→ **What needs to be done**:
Please return each of the entries below word for word, keeping every line as it appears.

Data records

● ● ● ●

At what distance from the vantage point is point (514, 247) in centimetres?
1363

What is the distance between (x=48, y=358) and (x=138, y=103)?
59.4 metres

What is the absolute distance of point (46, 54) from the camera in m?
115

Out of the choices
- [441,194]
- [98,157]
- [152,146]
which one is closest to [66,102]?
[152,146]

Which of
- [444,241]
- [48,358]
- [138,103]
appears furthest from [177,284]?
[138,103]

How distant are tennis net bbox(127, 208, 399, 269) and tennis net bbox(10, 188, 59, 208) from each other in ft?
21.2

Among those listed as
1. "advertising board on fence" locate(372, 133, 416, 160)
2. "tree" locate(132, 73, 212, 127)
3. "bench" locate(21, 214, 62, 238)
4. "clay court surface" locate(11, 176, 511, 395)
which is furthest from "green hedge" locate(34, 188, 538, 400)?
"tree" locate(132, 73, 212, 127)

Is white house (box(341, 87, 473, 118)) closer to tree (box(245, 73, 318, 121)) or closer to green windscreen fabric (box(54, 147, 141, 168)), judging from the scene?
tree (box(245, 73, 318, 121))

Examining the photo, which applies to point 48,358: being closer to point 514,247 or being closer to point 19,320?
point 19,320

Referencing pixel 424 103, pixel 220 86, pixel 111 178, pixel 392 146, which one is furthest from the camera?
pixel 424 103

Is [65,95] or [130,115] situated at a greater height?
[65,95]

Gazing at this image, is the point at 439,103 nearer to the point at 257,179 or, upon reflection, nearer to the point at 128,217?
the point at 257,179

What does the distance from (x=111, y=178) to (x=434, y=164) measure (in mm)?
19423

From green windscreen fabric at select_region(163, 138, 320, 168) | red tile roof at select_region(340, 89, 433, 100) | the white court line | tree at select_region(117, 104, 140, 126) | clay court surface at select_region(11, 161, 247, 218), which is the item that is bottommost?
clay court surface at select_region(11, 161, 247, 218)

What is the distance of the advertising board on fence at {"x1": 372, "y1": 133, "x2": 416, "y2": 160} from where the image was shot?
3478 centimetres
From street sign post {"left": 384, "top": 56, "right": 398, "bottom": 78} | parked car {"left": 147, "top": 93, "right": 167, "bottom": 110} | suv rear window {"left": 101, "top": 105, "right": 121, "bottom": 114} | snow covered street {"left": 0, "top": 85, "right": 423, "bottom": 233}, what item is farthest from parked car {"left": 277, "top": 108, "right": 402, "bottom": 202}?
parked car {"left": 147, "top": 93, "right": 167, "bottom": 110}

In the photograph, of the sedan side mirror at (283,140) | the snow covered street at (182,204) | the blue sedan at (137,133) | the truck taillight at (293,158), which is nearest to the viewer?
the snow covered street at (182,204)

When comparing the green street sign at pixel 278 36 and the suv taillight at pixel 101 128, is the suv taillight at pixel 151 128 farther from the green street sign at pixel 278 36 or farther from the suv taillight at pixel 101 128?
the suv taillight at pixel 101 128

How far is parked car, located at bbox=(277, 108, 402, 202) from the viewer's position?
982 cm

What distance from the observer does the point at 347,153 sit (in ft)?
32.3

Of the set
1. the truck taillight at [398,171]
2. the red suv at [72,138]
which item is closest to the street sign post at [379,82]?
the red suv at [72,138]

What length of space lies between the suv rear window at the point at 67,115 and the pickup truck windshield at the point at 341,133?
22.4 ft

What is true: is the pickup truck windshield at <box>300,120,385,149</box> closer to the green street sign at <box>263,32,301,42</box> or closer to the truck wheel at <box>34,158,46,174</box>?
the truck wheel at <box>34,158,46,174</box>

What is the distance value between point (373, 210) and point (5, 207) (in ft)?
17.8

● ● ● ●

→ **Solution to the exercise**:
At what distance from the vantage point is point (514, 247) in centimetres?
1363

What is the distance between (x=48, y=358) and (x=138, y=103)?
59.4 metres

What is the absolute distance of point (46, 54) from the camera in m?
115

Out of the choices
- [441,194]
- [98,157]
- [152,146]
which one is closest to [66,102]?
[152,146]

Which of
- [444,241]
- [48,358]
- [138,103]
appears furthest from [177,284]?
[138,103]

How distant are tennis net bbox(127, 208, 399, 269) and tennis net bbox(10, 188, 59, 208) from each other in ft?
21.2

Among those listed as
1. "advertising board on fence" locate(372, 133, 416, 160)
2. "tree" locate(132, 73, 212, 127)
3. "bench" locate(21, 214, 62, 238)
4. "clay court surface" locate(11, 176, 511, 395)
which is furthest from "green hedge" locate(34, 188, 538, 400)?
"tree" locate(132, 73, 212, 127)

Is white house (box(341, 87, 473, 118)) closer to tree (box(245, 73, 318, 121)) or closer to green windscreen fabric (box(54, 147, 141, 168)), judging from the scene?
tree (box(245, 73, 318, 121))

Examining the photo, which applies to point 48,358: being closer to point 514,247 or being closer to point 19,320?
point 19,320

Referencing pixel 424 103, pixel 220 86, pixel 111 178, pixel 392 146, which one is furthest from the camera?
pixel 424 103

Is [65,95] or [130,115] situated at a greater height?
[65,95]

Gazing at this image, is the point at 439,103 nearer to the point at 257,179 or, upon reflection, nearer to the point at 128,217?
the point at 257,179

What does the distance from (x=111, y=178) to (x=434, y=164) measure (in mm)?
19423

From green windscreen fabric at select_region(163, 138, 320, 168) | red tile roof at select_region(340, 89, 433, 100) | the white court line | tree at select_region(117, 104, 140, 126) | clay court surface at select_region(11, 161, 247, 218), which is the item that is bottommost?
clay court surface at select_region(11, 161, 247, 218)

What is the distance of the advertising board on fence at {"x1": 372, "y1": 133, "x2": 416, "y2": 160} from where the image was shot?
3478 centimetres
From street sign post {"left": 384, "top": 56, "right": 398, "bottom": 78} | parked car {"left": 147, "top": 93, "right": 167, "bottom": 110} | suv rear window {"left": 101, "top": 105, "right": 121, "bottom": 114} | snow covered street {"left": 0, "top": 85, "right": 423, "bottom": 233}, what item is farthest from parked car {"left": 277, "top": 108, "right": 402, "bottom": 202}?
parked car {"left": 147, "top": 93, "right": 167, "bottom": 110}

In the photograph, of the sedan side mirror at (283,140) | the snow covered street at (182,204) | the blue sedan at (137,133) | the truck taillight at (293,158), which is nearest to the viewer?
the snow covered street at (182,204)

When comparing the green street sign at pixel 278 36 and the suv taillight at pixel 101 128, is the suv taillight at pixel 151 128 farther from the green street sign at pixel 278 36 or farther from the suv taillight at pixel 101 128?
the suv taillight at pixel 101 128

How far is parked car, located at bbox=(277, 108, 402, 202) from the viewer's position?
982 cm

What distance from the observer does the point at 347,153 sit (in ft)?
32.3

Of the set
1. the truck taillight at [398,171]
2. the red suv at [72,138]
which item is closest to the street sign post at [379,82]?
the red suv at [72,138]

What length of space lies between the suv rear window at the point at 67,115 and the pickup truck windshield at the point at 341,133?
22.4 ft

What is true: is the pickup truck windshield at <box>300,120,385,149</box> closer to the green street sign at <box>263,32,301,42</box> or closer to the truck wheel at <box>34,158,46,174</box>?
the truck wheel at <box>34,158,46,174</box>

What is the distance value between point (373, 210) and point (5, 207) (in ft)?
17.8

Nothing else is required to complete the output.